Enemy vessel is powering up his drives, Raven warned. Corvettes are altering course to follow.
How long to safe jump distance?
At present acceleration and course, five minutes and twenty-one seconds.
Still no problem. Those corvettes couldn't keep up, and although the picket ship had the power to outrun us, she'd only just activated her drives.
Picket ship is launching a missile. Neutrino signature is consistent with a shipkiller.
Oh, shit.
Why would they waste one of those on us? Those things were basically an overpowered starship with a quick-burnout antiproton drive that could shunt them up to relativistic speeds. We're talking AI guidance, twenty millimeters of bonded armor, its own defense shield and a 100-megaton fusion warhead.
Time till intercept?
Approximately two minutes and forty-eight seconds.

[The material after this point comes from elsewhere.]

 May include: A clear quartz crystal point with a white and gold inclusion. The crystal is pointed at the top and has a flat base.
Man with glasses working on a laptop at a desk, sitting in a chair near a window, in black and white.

Shit, shit, shit, shit, shit, shit, shit!
Launch all remaining missiles, I ordered. Spread them out along the probable avoidance courses.
Launching.
Not that I actually thought they'd stop it.

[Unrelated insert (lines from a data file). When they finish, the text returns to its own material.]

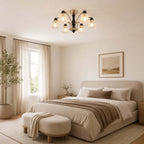Clérachic floral-glass chandelier over a bed with a rust and taupe throw and a round upholstered bench, with sheer curtains beside.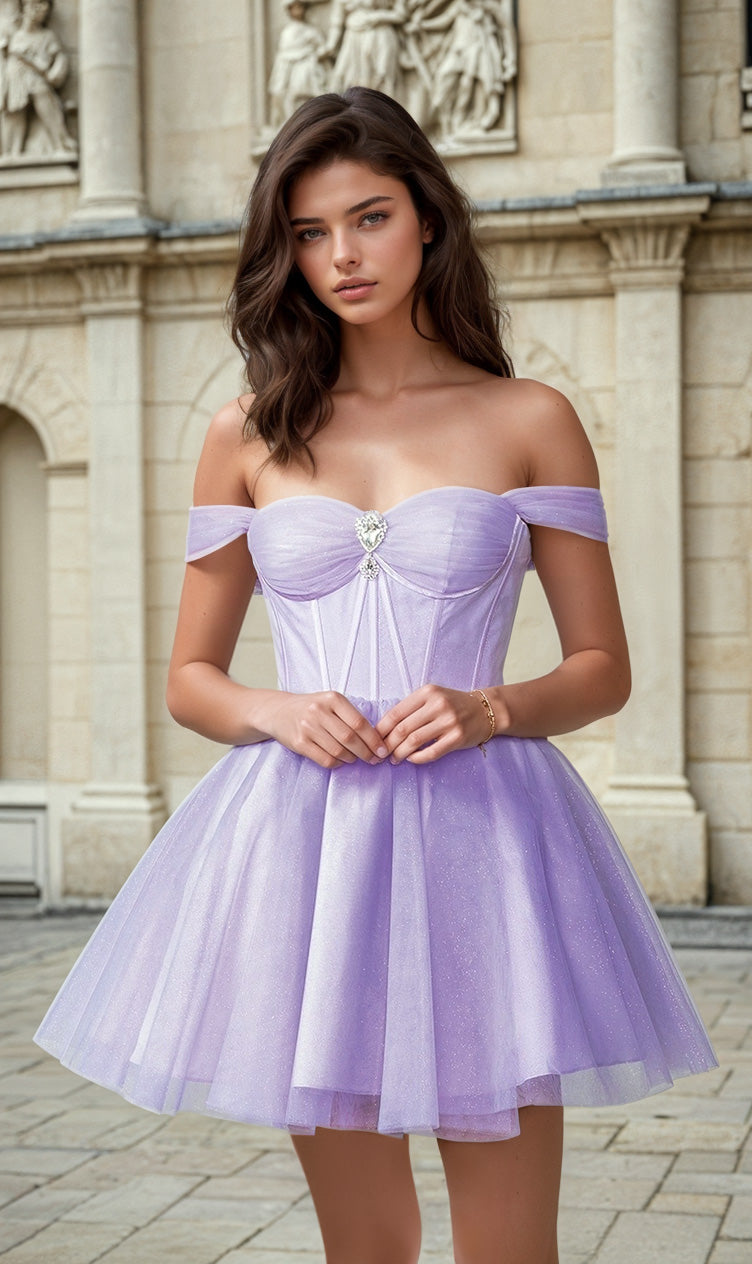 A young woman poses outside a stone building in the Off-Shoulder Short Fit-and-Flare Hoco Dress 3394, featuring a corset-style bodice and tulle skirt.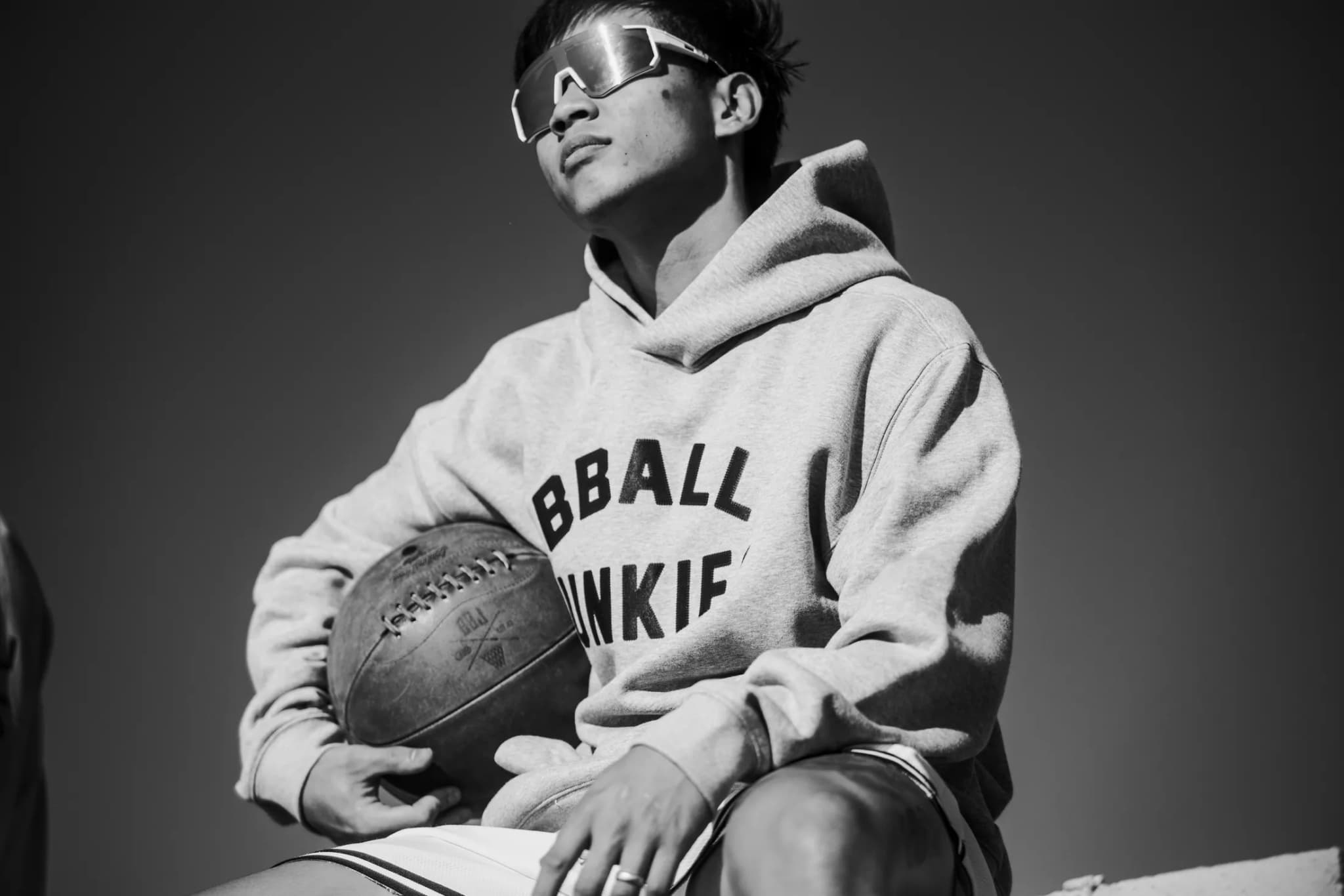 A player in the heather-gray BBALL JUNKIES hoodie and white shield sunglasses, sitting with a leather ball in one arm, shot from below against a clear sky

And then what? If we tried to jump too close to that fucking mudball back there, the gravitational warping effect would distort our temporary wormhole and we'd wind up scattering our atoms through both dimensions like we'd never existed. And there was no way in hell we could outrun that missile in realspace.
I searched quickly through the ship's databanks, and found out that the closest to a planetary body anyone had ever successfully Transitioned was a bit less than eight planetary diameters away. In two minutes and forty-eight seconds, we'd be exactly seven diameters away. Recommended jump distance was ten diameters.

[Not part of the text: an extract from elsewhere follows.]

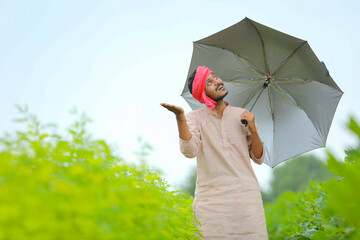 Young indian farmer using umbrella and walking at agriculture field.
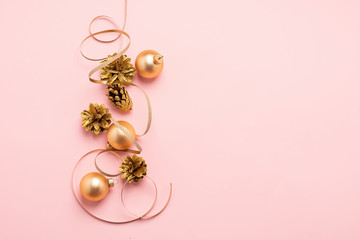 New Year or Christmas layout balls serpentine cones of gold color on a pink background. Holiday...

Our intercept missiles have detonated, Raven announced. I cannot accurately assess the damage they have done, but the shipkiller is still on course and accelerating at several hundred gravities.
Good to know Tahni quality control was holding up. No choice anymore. We'd have to risk a Close Jump. Oh, well. At least it'd be a painless death; not a bad way to go, just fading into oblivion. I wondered, if there was an afterlife, would I see Jenna there? Or maybe this was it; maybe this life was all we got. If that was true, I'd really fucked up. The center of my adult life had been killing people---not humans, but still people.
If my Dad was right, I was damned to Hell, and the last seven years of my life had been meaningless bullshit. If that was so, maybe it'd be better just to end it here. It was too bad Deke had to be here, though. If I knew him, he would have wanted to go out with a bang, or in bed...or both.
Sorry, Deke.
S'okay, Cal. I blinked. Had he really said that or was I imagining things? Maybe I didn't really want to know.
Ten seconds till Transition, Raven announced the results of my decision. Eighteen seconds till missile intercept.
Damn. I'd been sitting here thinking for a good two minutes. Almost missed the big moment.
Nine...
How'd that prayer go again? Oh, yeah. Our father who art in Heaven...
Eight...
Hallowed by thy name.
Seven...
Thy kingdom come, thy will be done, on Earth as it is in Heaven.
Six...
Give us this day our daily bread...
Five...
And forgive us our trespasses as we forgive those who trespass against us.
Four...
Lead us not into temptat
ion, but deliver us from evil.
Three...
For thine is the power and the glory...
Two...
Forever and ever...
One...
Amen.
The very air around me seemed to swirl as the computer fed the warp unit a capacitor charge, pushing the gravimetic field to overload in a fraction of a second and creating an artificial, temporary wormhole in front of the ship. The stars twisted into a distorted rainbow ring around us and then we were swallowed up by the living nothingness of Transition Space...and safety.
I sighed deeply, settling back in my seat and running a hand over my face. It was almost disappointing. And that was really frightening.
What's Captain Conner’s condition? I asked the ship.
He is stable. The automed has removed the fragments and sealed his wounds with synthskin. There should be no difficulty in cloning a replacement for his leg.
So, Deke was safe, I was safe, everybody was safe.
Except I didn't feel safe. I didn't feel safe at all.